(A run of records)
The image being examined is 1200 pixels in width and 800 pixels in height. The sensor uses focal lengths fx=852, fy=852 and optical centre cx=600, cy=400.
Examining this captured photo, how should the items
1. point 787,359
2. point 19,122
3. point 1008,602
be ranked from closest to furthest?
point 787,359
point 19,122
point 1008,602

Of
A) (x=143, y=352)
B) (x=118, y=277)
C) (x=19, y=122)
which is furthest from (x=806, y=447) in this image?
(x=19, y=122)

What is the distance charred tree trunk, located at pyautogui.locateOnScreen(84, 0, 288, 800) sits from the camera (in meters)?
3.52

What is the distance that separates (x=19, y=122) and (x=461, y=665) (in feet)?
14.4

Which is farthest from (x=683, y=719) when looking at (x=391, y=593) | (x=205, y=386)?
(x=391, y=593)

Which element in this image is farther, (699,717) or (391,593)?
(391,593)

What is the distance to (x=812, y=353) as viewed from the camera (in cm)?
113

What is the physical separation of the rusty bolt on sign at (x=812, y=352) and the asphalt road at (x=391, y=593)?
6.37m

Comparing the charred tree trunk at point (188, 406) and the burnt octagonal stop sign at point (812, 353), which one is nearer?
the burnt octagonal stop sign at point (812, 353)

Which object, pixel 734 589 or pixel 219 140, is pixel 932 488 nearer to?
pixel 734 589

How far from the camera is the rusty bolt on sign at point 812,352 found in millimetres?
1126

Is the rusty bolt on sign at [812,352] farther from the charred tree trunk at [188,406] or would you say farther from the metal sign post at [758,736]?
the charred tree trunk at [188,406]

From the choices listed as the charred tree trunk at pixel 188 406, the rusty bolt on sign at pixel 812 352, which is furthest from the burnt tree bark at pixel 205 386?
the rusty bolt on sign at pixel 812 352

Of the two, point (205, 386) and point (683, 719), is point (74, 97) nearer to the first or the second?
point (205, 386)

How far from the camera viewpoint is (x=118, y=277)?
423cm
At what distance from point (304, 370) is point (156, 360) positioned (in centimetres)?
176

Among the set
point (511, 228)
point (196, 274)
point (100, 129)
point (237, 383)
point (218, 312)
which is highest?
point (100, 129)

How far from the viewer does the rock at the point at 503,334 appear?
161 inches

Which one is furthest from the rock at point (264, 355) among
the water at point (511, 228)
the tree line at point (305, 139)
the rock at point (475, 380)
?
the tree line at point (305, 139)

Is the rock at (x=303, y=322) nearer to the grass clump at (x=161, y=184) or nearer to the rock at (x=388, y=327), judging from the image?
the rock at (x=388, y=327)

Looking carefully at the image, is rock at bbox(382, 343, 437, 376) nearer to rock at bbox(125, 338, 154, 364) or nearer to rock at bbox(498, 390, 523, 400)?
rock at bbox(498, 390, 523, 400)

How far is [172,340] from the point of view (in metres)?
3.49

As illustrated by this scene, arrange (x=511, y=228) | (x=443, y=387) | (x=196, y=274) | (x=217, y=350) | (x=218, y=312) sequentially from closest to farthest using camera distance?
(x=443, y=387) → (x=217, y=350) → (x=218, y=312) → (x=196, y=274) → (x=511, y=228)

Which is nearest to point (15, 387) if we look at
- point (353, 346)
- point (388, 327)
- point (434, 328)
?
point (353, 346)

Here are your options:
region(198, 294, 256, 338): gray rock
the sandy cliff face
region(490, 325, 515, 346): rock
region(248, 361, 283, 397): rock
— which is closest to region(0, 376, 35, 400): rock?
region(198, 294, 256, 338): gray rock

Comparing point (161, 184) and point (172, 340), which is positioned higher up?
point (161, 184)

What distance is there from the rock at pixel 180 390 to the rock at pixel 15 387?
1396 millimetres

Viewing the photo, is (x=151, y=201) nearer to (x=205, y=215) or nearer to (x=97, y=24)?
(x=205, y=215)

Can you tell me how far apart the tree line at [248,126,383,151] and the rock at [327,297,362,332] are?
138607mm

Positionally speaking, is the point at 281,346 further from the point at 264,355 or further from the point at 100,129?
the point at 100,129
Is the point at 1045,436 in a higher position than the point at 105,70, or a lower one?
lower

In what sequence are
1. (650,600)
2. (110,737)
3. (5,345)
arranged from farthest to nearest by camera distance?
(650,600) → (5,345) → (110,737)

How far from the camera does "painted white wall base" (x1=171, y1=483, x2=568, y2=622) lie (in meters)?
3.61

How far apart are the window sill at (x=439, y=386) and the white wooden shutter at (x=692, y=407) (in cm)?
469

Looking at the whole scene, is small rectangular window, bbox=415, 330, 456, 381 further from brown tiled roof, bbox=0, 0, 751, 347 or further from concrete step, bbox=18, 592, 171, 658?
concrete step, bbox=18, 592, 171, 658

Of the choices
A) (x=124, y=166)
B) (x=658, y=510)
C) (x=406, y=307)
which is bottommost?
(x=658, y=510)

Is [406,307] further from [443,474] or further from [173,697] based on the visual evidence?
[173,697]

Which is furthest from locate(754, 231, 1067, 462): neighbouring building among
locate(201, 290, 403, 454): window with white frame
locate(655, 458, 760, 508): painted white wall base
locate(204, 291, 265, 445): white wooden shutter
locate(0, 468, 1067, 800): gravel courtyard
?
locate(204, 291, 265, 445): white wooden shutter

**Objective**
Copy the material above, line for line.

**Result below**
The image being examined is 1200 pixels in width and 800 pixels in height. The sensor uses focal lengths fx=852, fy=852 and optical centre cx=600, cy=400.
Examining this captured photo, how should the items
1. point 787,359
2. point 19,122
3. point 1008,602
be ranked from closest to furthest?
point 787,359
point 19,122
point 1008,602

Of
A) (x=143, y=352)
B) (x=118, y=277)
C) (x=19, y=122)
which is furthest from (x=806, y=447) in this image?
(x=19, y=122)

What is the distance charred tree trunk, located at pyautogui.locateOnScreen(84, 0, 288, 800) sits from the camera (in meters)?
3.52

What is the distance that separates (x=19, y=122) and (x=461, y=665) (in feet)?
14.4

Which is farthest from (x=683, y=719) when looking at (x=391, y=593) | (x=205, y=386)?
(x=391, y=593)

Which element in this image is farther, (699,717) or (391,593)?
(391,593)

What is the distance to (x=812, y=353) as viewed from the camera (in cm)?
113

What is the physical separation of the rusty bolt on sign at (x=812, y=352) and the asphalt road at (x=391, y=593)?
6.37m

Comparing the charred tree trunk at point (188, 406) and the burnt octagonal stop sign at point (812, 353), which one is nearer?
the burnt octagonal stop sign at point (812, 353)

Which object, pixel 734 589 or pixel 219 140, is pixel 932 488 nearer to?
pixel 734 589

How far from the camera is the rusty bolt on sign at point 812,352 found in millimetres?
1126

Is the rusty bolt on sign at [812,352] farther from the charred tree trunk at [188,406] or would you say farther from the metal sign post at [758,736]?
the charred tree trunk at [188,406]

From the choices listed as the charred tree trunk at pixel 188 406, the rusty bolt on sign at pixel 812 352, which is furthest from the burnt tree bark at pixel 205 386?
the rusty bolt on sign at pixel 812 352

Of the two, point (205, 386) and point (683, 719), is point (74, 97) nearer to the first or the second?
point (205, 386)

How far from the camera viewpoint is (x=118, y=277)?
423cm
At what distance from point (304, 370) is point (156, 360) positioned (in centimetres)?
176

Among the set
point (511, 228)
point (196, 274)
point (100, 129)
point (237, 383)
point (218, 312)
which is highest?
point (100, 129)

How far from the viewer does the rock at the point at 503,334 appear?
161 inches

Which one is furthest from the rock at point (264, 355) among
the water at point (511, 228)
the tree line at point (305, 139)
the rock at point (475, 380)
?
the tree line at point (305, 139)

Is the rock at (x=303, y=322) nearer to the grass clump at (x=161, y=184) or nearer to the rock at (x=388, y=327), judging from the image?
the rock at (x=388, y=327)

Looking carefully at the image, is rock at bbox(382, 343, 437, 376) nearer to rock at bbox(125, 338, 154, 364) or nearer to rock at bbox(498, 390, 523, 400)?
rock at bbox(498, 390, 523, 400)

How far is [172,340] from the point of view (in metres)?
3.49

As illustrated by this scene, arrange (x=511, y=228) | (x=443, y=387) | (x=196, y=274) | (x=217, y=350) | (x=218, y=312) sequentially from closest to farthest using camera distance?
(x=443, y=387) → (x=217, y=350) → (x=218, y=312) → (x=196, y=274) → (x=511, y=228)

Which is nearest to point (15, 387) if we look at
- point (353, 346)
- point (388, 327)
- point (434, 328)
?
point (353, 346)

Here are your options:
region(198, 294, 256, 338): gray rock
the sandy cliff face
region(490, 325, 515, 346): rock
region(248, 361, 283, 397): rock
— which is closest to region(0, 376, 35, 400): rock?
region(198, 294, 256, 338): gray rock

Comparing point (161, 184) and point (172, 340), which is positioned higher up?
point (161, 184)

What distance is there from the rock at pixel 180 390 to the rock at pixel 15 387?
1396 millimetres

Viewing the photo, is (x=151, y=201) nearer to (x=205, y=215) or nearer to (x=97, y=24)?
(x=205, y=215)

Can you tell me how far apart the tree line at [248,126,383,151] and the rock at [327,297,362,332] are?
138607mm

Positionally speaking, is the point at 281,346 further from the point at 264,355 or further from the point at 100,129?
the point at 100,129
Is the point at 1045,436 in a higher position than the point at 105,70, or a lower one?
lower

In what sequence are
1. (650,600)
2. (110,737)
3. (5,345)
arranged from farthest to nearest by camera distance?
(650,600) → (5,345) → (110,737)

How far from the camera does "painted white wall base" (x1=171, y1=483, x2=568, y2=622) lie (in meters)?
3.61

How far apart are the window sill at (x=439, y=386) and the white wooden shutter at (x=692, y=407) (in cm)?
469

Looking at the whole scene, is small rectangular window, bbox=415, 330, 456, 381 further from brown tiled roof, bbox=0, 0, 751, 347 or further from concrete step, bbox=18, 592, 171, 658?
concrete step, bbox=18, 592, 171, 658

Of the choices
A) (x=124, y=166)
B) (x=658, y=510)
C) (x=406, y=307)
which is bottommost?
(x=658, y=510)

Is [406,307] further from [443,474] or further from [173,697] based on the visual evidence?
[173,697]

Which is furthest from locate(754, 231, 1067, 462): neighbouring building among
locate(201, 290, 403, 454): window with white frame
locate(655, 458, 760, 508): painted white wall base
locate(204, 291, 265, 445): white wooden shutter
locate(0, 468, 1067, 800): gravel courtyard
?
locate(204, 291, 265, 445): white wooden shutter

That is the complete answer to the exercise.